REQUIRED TASK:
Reproduce the material below word for word, from its beginning through the line containing "187 centimetres", and leave the pictures out of your answer.

INPUT:
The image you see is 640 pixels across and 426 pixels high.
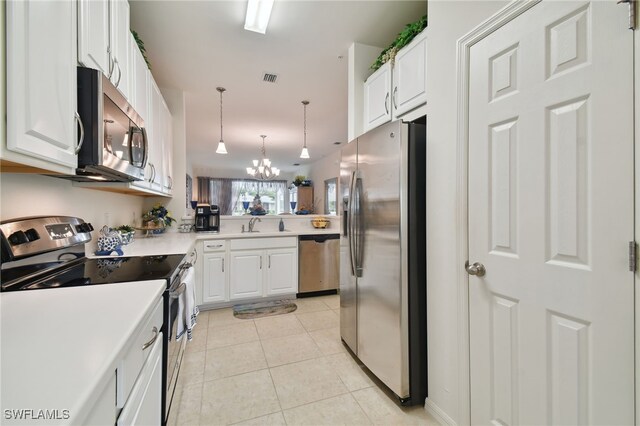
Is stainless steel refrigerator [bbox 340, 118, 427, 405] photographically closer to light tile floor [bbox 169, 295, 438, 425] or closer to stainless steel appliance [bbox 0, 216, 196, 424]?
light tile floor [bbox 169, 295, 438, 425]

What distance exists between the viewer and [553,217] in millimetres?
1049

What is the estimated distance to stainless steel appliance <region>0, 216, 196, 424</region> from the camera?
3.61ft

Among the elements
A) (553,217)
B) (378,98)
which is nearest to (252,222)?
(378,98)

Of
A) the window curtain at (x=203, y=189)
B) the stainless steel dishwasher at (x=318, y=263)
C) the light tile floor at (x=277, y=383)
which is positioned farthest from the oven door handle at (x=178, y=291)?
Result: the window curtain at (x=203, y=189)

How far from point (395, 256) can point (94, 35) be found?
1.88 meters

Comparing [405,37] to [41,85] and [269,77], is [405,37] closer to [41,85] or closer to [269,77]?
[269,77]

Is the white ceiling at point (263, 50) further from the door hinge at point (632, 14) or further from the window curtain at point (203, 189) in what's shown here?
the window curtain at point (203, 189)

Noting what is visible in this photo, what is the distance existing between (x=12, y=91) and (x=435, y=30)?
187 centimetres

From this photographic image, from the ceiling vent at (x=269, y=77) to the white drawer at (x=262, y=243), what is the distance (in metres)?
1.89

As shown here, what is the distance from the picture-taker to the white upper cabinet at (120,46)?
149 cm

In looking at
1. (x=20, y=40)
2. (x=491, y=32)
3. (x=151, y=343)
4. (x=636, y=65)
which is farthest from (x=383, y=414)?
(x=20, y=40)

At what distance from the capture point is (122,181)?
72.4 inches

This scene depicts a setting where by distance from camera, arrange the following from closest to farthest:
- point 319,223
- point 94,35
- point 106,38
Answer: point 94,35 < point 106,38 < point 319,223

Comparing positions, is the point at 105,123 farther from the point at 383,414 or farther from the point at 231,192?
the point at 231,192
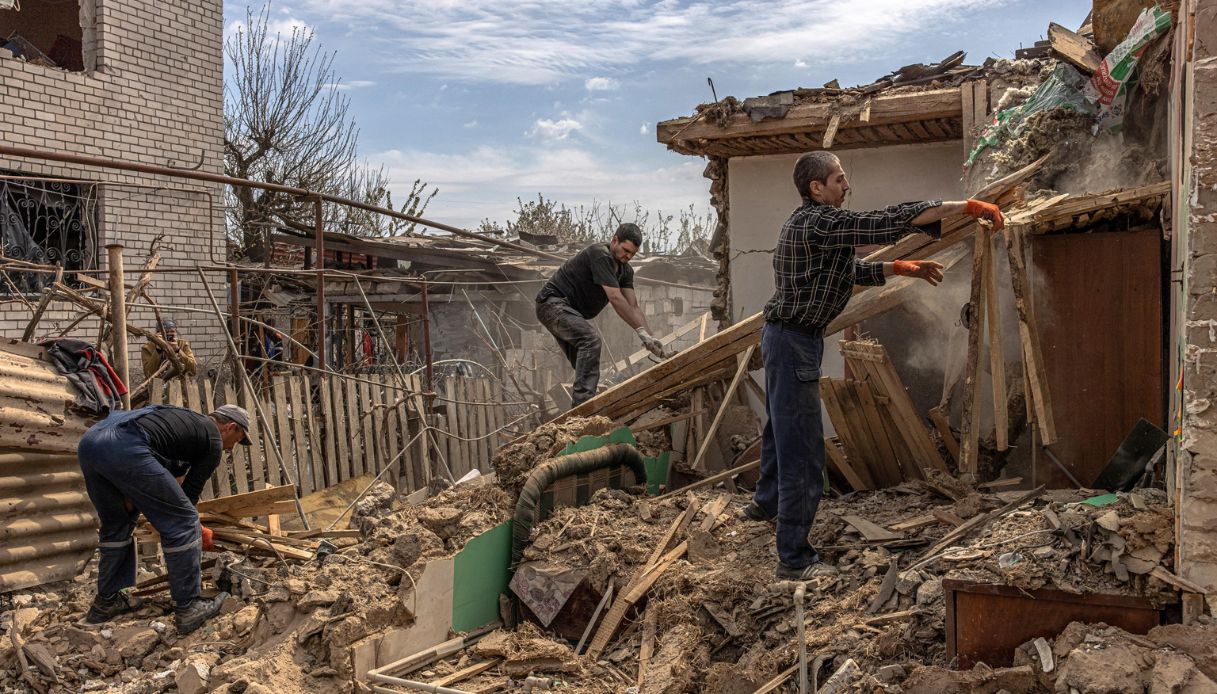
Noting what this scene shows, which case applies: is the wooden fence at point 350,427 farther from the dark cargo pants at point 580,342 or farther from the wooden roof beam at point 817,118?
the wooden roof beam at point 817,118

WORKED SOLUTION:
The image you see is 640 pixels across and 426 pixels high.
Is stainless steel refrigerator [bbox 340, 118, 427, 405] photographically closer to light tile floor [bbox 169, 295, 438, 425] or closer to stainless steel appliance [bbox 0, 216, 196, 424]?
light tile floor [bbox 169, 295, 438, 425]

What distance exists between the viewer and [553,217] in millimetres?
1049

What is the estimated distance to stainless steel appliance <region>0, 216, 196, 424</region> from the camera?
3.61ft

Among the elements
A) (553,217)
B) (378,98)
which is nearest to (252,222)?
(378,98)

Of
A) the window curtain at (x=203, y=189)
B) the stainless steel dishwasher at (x=318, y=263)
C) the light tile floor at (x=277, y=383)
which is positioned farthest from the oven door handle at (x=178, y=291)?
Result: the window curtain at (x=203, y=189)

How far from point (395, 256) can point (94, 35) be found?
1.88 meters

Comparing [405,37] to [41,85] and [269,77], is [405,37] closer to [41,85] or closer to [269,77]?
[269,77]

Is the white ceiling at point (263, 50) further from the door hinge at point (632, 14) or further from the window curtain at point (203, 189) in what's shown here?
the window curtain at point (203, 189)

Noting what is visible in this photo, what is the distance existing between (x=12, y=91) and (x=435, y=30)?
187 centimetres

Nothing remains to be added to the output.